(Information given begins)

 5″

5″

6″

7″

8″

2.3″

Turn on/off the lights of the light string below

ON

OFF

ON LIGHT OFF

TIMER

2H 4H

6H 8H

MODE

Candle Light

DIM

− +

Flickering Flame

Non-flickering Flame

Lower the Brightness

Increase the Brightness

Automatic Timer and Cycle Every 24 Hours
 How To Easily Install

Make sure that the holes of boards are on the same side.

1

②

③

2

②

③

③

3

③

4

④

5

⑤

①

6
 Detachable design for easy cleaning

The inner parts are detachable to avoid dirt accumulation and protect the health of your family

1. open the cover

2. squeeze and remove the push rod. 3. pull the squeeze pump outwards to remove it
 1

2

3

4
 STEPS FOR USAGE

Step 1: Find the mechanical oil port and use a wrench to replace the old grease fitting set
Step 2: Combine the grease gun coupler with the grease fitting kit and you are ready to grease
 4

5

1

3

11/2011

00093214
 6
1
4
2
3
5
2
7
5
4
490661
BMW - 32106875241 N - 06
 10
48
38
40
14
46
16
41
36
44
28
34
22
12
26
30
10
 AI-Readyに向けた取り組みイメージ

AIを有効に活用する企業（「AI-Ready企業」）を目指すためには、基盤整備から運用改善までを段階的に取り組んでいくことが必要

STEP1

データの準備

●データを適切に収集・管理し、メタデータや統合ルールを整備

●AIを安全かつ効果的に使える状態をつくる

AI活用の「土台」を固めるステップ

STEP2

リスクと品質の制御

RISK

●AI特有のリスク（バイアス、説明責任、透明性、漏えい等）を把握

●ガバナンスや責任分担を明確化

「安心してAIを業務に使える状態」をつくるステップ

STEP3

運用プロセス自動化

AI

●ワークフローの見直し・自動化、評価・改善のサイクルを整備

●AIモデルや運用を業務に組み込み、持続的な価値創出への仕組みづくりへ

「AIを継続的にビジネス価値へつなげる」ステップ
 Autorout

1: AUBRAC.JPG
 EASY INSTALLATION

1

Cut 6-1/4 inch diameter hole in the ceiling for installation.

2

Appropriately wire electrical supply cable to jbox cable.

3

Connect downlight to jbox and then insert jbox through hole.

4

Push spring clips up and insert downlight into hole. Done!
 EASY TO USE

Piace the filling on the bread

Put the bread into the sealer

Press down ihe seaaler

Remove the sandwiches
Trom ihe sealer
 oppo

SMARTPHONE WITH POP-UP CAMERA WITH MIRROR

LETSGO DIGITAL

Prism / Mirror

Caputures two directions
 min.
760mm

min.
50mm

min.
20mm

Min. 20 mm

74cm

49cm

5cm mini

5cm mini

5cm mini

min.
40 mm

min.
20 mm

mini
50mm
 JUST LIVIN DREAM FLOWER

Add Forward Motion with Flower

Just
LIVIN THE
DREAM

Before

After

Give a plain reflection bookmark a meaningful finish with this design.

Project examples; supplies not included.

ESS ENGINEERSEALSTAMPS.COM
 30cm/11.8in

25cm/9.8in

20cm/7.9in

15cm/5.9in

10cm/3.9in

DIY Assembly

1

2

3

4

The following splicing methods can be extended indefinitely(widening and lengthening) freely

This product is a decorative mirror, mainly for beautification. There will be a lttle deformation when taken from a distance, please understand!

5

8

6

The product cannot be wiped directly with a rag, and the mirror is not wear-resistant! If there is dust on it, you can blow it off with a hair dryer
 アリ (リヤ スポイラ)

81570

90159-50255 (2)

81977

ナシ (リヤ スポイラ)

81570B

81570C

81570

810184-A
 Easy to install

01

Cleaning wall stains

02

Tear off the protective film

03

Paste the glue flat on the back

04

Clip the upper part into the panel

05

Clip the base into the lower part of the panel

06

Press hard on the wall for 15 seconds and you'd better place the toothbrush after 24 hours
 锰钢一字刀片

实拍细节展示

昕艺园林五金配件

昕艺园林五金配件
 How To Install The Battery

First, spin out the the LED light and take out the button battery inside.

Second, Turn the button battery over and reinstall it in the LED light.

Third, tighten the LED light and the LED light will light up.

(Information given ends)

*Task*: If a line in the data above contains "fitting", return that line.

*Reply*:
Step 1: Find the mechanical oil port and use a wrench to replace the old grease fitting set
Step 2: Combine the grease gun coupler with the grease fitting kit and you are ready to grease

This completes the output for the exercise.